INPUT
社会契約論
ルソーの「社会契約論」は、政治を「力」や「伝統」ではなく、人びとの合意から組み立て直す本です。結論の核はネタバレ込みで言うと、正当な国家とは、各人が自分の自然な自由の一部を共同体に託し、その代わりに市民としての自由と安全を得る契約によって成立する、ということ。主権は人民にあり、譲渡も分割もできない。政治の正しさは「一般意志」によって測られ、法律は一般意志の表現であるべきだ、と断言します。
この本の面白さは、民主主義を甘い理想ではなく、厳しい技術として描く点です。一般意志は単なる多数決や世論とは違い、共同の利益を狙う意志でなければならない。だからこそ、派閥や私益が強すぎると共同体は壊れるし、立法の設計、宗教や道徳の扱い、非常時の権限など、現実政治の難所まで踏み込んで議論します。自由を守るために、私たちはどこまで自分を縛る必要があるのか、その境界線を最後まで追い詰める本です。
オススメなのは、民主主義にモヤモヤしている人、選挙や多数決に納得できない人、国家や法律の正当性を根っこから考えたい人。政治思想の古典を一冊で掴みたい人にも向きます。
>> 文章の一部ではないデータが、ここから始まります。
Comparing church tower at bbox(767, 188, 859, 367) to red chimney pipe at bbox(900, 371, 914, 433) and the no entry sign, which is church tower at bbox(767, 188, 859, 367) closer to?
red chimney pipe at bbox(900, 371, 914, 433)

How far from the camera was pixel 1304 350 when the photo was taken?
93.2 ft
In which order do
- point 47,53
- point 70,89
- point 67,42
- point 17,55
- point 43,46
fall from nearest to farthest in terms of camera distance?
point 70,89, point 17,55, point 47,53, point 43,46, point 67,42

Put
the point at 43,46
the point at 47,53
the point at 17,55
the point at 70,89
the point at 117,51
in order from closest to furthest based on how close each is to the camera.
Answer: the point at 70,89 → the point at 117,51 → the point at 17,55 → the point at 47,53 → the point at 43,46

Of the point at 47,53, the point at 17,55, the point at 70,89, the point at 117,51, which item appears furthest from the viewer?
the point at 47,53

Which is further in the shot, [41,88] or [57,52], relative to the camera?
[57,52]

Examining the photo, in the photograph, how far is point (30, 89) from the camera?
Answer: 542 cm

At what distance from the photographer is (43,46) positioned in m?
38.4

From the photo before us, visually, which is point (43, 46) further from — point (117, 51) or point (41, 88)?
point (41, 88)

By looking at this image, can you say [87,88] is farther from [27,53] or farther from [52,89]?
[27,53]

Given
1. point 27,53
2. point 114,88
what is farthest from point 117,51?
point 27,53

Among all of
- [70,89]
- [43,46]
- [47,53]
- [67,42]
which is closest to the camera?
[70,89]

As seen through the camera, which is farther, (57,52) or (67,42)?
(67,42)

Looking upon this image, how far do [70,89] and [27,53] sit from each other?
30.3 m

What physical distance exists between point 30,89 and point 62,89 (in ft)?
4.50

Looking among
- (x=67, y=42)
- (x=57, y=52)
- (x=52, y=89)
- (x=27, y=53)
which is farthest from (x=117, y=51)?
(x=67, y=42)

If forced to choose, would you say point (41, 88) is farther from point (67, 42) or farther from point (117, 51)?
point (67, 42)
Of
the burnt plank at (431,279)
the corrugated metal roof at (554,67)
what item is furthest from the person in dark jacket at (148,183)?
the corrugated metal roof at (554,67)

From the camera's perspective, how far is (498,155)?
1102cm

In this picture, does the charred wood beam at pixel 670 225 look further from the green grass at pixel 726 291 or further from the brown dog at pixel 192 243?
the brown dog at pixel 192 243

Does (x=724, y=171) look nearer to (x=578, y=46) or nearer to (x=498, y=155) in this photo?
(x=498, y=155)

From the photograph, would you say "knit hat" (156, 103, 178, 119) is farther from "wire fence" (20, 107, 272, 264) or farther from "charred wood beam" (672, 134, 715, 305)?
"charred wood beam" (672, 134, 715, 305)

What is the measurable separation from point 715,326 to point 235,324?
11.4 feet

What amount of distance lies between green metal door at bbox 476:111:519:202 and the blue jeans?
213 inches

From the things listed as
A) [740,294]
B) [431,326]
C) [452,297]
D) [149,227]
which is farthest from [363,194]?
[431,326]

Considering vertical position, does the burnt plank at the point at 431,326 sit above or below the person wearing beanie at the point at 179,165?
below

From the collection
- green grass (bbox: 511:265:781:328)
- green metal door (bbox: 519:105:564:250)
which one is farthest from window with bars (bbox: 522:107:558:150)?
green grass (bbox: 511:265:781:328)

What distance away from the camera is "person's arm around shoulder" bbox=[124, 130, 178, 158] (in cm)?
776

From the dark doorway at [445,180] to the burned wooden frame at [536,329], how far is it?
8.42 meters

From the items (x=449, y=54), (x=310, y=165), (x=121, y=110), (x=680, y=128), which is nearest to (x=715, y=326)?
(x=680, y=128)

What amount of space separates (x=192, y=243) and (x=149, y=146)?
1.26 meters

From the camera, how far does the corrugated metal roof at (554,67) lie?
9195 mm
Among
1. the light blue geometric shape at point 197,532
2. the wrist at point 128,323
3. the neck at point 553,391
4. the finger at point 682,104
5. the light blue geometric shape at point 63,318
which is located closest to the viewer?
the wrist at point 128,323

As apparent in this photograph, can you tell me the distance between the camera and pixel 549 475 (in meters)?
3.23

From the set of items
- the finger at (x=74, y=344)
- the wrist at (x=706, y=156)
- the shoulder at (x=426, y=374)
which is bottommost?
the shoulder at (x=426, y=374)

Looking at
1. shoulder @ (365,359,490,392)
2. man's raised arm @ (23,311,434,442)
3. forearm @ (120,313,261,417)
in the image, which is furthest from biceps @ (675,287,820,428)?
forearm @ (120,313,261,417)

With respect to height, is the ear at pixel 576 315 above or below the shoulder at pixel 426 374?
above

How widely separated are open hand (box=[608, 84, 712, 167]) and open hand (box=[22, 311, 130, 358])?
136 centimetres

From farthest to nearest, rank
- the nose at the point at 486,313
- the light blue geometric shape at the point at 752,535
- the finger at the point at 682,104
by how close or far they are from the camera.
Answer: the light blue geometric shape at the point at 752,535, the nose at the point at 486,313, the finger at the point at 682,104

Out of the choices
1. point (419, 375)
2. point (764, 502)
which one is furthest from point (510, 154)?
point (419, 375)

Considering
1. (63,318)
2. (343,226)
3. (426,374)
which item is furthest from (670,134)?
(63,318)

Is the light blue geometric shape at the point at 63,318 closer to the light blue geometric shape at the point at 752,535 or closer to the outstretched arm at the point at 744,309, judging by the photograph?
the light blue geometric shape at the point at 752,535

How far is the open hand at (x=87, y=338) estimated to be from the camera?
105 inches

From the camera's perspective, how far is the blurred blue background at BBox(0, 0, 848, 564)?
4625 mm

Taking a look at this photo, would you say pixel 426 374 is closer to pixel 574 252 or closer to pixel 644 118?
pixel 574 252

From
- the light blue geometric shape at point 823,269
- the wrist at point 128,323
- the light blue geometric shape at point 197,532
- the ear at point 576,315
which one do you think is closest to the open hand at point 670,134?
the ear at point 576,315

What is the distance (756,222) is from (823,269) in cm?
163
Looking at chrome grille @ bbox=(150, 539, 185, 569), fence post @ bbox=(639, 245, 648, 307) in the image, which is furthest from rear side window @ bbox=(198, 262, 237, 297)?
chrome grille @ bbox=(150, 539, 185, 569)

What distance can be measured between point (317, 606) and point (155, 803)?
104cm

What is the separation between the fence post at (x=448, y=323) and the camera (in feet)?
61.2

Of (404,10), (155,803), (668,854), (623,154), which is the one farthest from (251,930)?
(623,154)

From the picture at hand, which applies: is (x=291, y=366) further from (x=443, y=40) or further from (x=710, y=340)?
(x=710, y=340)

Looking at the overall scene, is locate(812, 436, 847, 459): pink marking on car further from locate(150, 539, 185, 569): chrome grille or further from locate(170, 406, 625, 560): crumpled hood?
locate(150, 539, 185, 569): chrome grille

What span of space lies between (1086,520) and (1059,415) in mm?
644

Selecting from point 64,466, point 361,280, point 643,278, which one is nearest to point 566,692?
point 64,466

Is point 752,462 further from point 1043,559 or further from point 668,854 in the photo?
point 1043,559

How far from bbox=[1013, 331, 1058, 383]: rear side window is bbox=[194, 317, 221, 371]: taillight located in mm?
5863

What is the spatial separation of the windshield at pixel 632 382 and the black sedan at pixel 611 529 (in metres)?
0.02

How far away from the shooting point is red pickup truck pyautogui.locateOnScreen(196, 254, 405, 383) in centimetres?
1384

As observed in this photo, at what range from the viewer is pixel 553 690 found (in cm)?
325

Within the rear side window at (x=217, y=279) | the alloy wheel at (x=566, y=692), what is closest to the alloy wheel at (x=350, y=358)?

素晴らしいのは、国家を「みんなのもの」にするための論理の鋭さです。権力者の善意に頼らず、制度の正当性を人民の側から立て直す。その結果、自由と服従、個人と共同体という永遠の矛盾を、逃げずに直視させてくれます。読み終えると、政治のニュースが「誰の意志で、誰の利益のために動いているのか」という問いに変わります。